Your goal:
Answer from the entropy derivation below, one line each:
(a) What fact about P(i) allows the expression to be simplified?
(b) Why is the result N times the entropy?
(c) Why can the factor N be dropped?
(Text for analysis begins)
That cancels out the leading capital N.

\[
 \log(\sharp) = \log(\sharp) = N \log N  - N \sum\parens{P(i) \log\parens{P(i) N}}
\]
 
and we can simplify even more:

\[
\begin{array}{lcl}
 \log(\sharp) &=& N \log N - N \sum P(i) \log(P(i))+   N \parens{\sum P(i)} \log N\\
&=& - N \sum P(i) \log(P(i)) \\
&=& -  \sum_i N P(i) \log(P(i))
\end{array}
\]
(using the fact that \(\sum P(i) = 1\) ).  We have seen this before.
It is just \(N\) times the entropy.  Why \(N\) times? Well, there are
\(N\) boxes.


Incidentally, we can get rid of the \(N\) since we're trying to
maximizing something here, and maximizing anything times \(N\) is
essentially the same problem as maximizing the same thing multiplied
by 1 instead of \(N\), and since the latter is simpler we'll do that.
(Text for analysis ends)
(Given material begins)
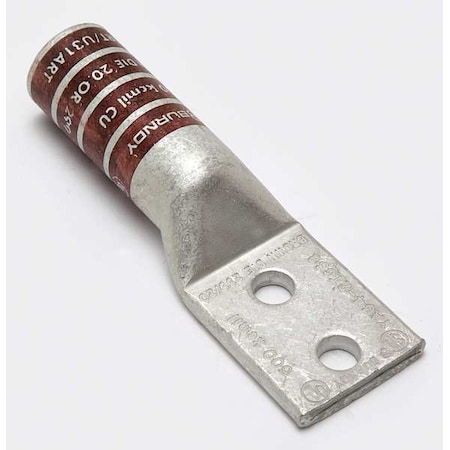 Burndy Two-Hole Compression Lug, 500 kcmil Max, 3/8 in Stud, Long Barrel, Copper, Brown YA342TC38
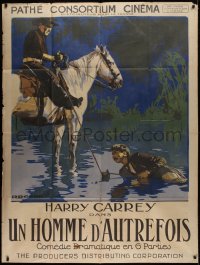 2b020 FLAMING FORTIES French 1p 1926 art of cowboy Harry Carey on horse lassos bad guy, ultra rare!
(Given material ends)
Response to this exercise:
(a) The sum of P(i) equals 1.
(b) Because there are N boxes.
(c) Maximizing something times N is essentially the same problem as maximizing it times 1, and that version is simpler.